Pendant la période révolutionnaire peu d’événements extraordinaires se passent à Tournan c’est à dire rien de plus que dans la plupart des communes de France à l’époque :
- réquisition de denrées variées pour l’approvisionnement de Paris, querelles sur le marché avec les habitants des communes voisines.
- l’église de la Madelaine fut transformée en atelier pour la fabrication du salpêtre destiné aux arsenaux de Paris puis démolie en 1804,
- le Prieuré, attenant à l’église de Tournan, fut vendu et les château d’Armainvilliers et de Combreux déclarés biens nationaux,
En 1832 une épouvantable épidémie de choléra s’abattit sur la France. Tournan fut si atteint que le Conseil décida la création d’un nouveau cimetière. C’est l’actuel cimetière En effet le cimetière du Prieuré, près de l’Eglise Saint Denis était depuis longtemps désaffecté et celui de la Madelaine insuffisant et insalubre.

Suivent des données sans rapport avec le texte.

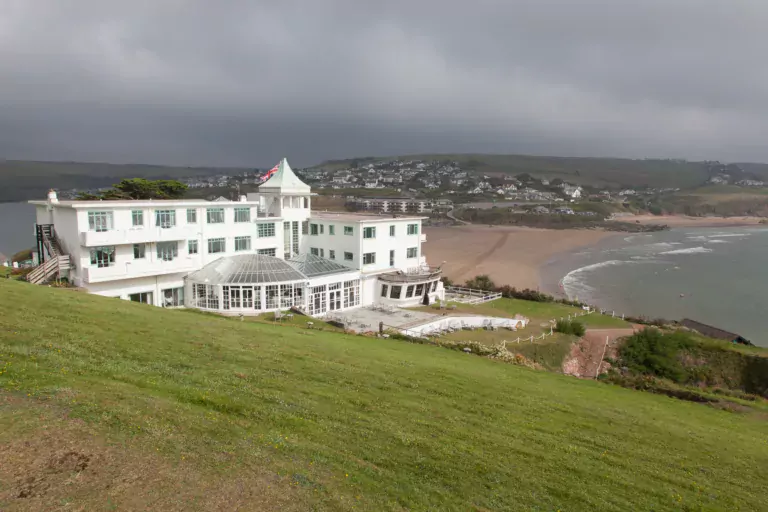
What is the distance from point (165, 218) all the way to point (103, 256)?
4.50 meters

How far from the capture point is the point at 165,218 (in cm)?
3262

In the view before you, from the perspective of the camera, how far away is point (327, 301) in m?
36.5

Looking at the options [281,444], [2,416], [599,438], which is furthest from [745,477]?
[2,416]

Jusqu’à la construction de la ligne de chemin de fer, les hostelleries étaient nombreuses. Tournan était une ville étape, à une journée à cheval de Paris et de Provins. L’inauguration de la gare le 2 février 1861 marqua le déclin de cette activité hôtelière.
En 1870 les événements tragiques de la Guerre troublèrent notre cité. Tournan fut occupée de septembre 1870 à juin 1871 par les troupes prussiennes puis bavaroises.
Pendant la Grande Guerre, Tournan perdit 75 de ses enfants aux combats plus une victime civile, tuée en mars 1918 par un obus de la Grosse Bertha, devant la Gare de l’Est.
La Seconde Guerre Mondiale fit subir à Tournan le bombardement du 22 juin 1944. Le bilan est particulièrement lourd pour notre cité : 60 morts, 90 blessés graves. On dénombra 1200 impacts de bombes, 282 maisons détruites ou gravement endommagées. L’église St Denis, très endommagée a du être détruite et reconstruite, en 1956, à l’emplacement actuel.
La reconstruction de Tournan a été réalisée avec le souci de conserver à notre cité son caractère briard. Les personnes qui visitent notre ville ont souvent des difficultés à distinguer les immeubles anciens des nouveaux lorsqu’ils parcourent les rues de Paris, de Provins, Marcel Micheau….
La population de Tournan est restée relativement stable pendant de nombreuses années. Voici quelques ordres de grandeur :
1900 : 1900 habitants, 1940 : 2500 h., 1960 : 2900 h., 1970 : 5000 h, 1990 : 5600 h., 1998 : 7000 h.
Ceci a permis à Tournant de conserver son caractère rural. Jusqu’en 1959, une ferme fut en exploitation dans le centre ville, rue Paul Hastier.
C’est seulement au cours des trois dernières décennies que des zones pavillonnaires se sont développées en périphérie.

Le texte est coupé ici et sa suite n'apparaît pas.